A moving celebration of what Bill Hayes calls “the evanescent, the eavesdropped, the unexpected” of life in New York City, and an intimate glimpse of his relationship with the late Oliver Sacks.
“If you are lonely or bone-tired or blue, you need only come down from your perch and step outside. New York—which is to say, New Yorkers—will take care of you.”
Bill Hayes came to New York City in 2008 with a one-way ticket and only the vaguest idea of how he would get by.
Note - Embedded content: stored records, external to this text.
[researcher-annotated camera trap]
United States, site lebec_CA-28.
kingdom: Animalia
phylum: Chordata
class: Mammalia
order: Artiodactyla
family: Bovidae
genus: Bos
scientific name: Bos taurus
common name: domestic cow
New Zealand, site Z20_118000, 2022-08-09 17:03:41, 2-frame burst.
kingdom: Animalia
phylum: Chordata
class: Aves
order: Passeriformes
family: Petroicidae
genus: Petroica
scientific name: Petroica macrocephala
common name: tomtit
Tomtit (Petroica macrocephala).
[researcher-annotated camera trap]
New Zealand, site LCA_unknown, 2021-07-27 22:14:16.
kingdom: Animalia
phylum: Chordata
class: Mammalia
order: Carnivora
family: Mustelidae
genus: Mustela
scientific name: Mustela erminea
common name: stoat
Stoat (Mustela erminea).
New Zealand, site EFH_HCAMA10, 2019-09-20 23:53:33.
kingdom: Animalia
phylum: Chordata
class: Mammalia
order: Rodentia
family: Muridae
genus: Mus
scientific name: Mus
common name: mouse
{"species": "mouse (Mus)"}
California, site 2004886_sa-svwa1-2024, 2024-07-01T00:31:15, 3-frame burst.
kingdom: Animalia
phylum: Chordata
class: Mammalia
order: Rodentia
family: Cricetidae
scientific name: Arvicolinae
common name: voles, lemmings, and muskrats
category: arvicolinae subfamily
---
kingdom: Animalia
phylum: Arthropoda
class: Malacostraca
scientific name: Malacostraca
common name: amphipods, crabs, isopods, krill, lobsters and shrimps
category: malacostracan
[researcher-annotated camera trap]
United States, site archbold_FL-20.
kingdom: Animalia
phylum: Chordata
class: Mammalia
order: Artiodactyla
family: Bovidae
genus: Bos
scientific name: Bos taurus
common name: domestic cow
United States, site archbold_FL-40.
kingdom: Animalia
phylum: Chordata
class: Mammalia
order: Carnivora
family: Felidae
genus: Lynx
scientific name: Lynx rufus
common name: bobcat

But, at forty-eight years old, having spent decades in San Francisco, he craved change. Grieving over the death of his partner, he quickly discovered the profound consolations of the city’s incessant rhythms, the sight of the Empire State Building against the night sky, and New Yorkers themselves, kindred souls that Hayes, a lifelong insomniac, encountered on late-night strolls with his camera.
And he unexpectedly fell in love again, with his friend and neighbor, the writer and neurologist Oliver Sacks, whose exuberance—“I don’t so much fear death as I do wasting life,” he tells Hayes early on—is captured in funny and touching vignettes throughout. What emerges is a portrait of Sacks at his most personal and endearing, from falling in love for the first time at age seventy-five to facing illness and death (Sacks died of cancer in August 2015). Insomniac City is both a meditation on grief and a celebration of life. Filled with Hayes’s distinctive street photos of everyday New Yorkers, the book is a love song to the city and to all who have felt the particular magic and solace it offers.
Bill Hayes is the author of The Anatomist, Five Quarts, and Sleep Demons. He is a recipient of a Guggenheim Fellowship in nonfiction and was a visiting scholar at the American Academy in Rome. He is a frequent contributor to the New York Times, and his writing has appeared in The New York Review of Books and Salon, among other publications. His photographs have been featured in Vanity Fair, the New York Times, and the New Yorker.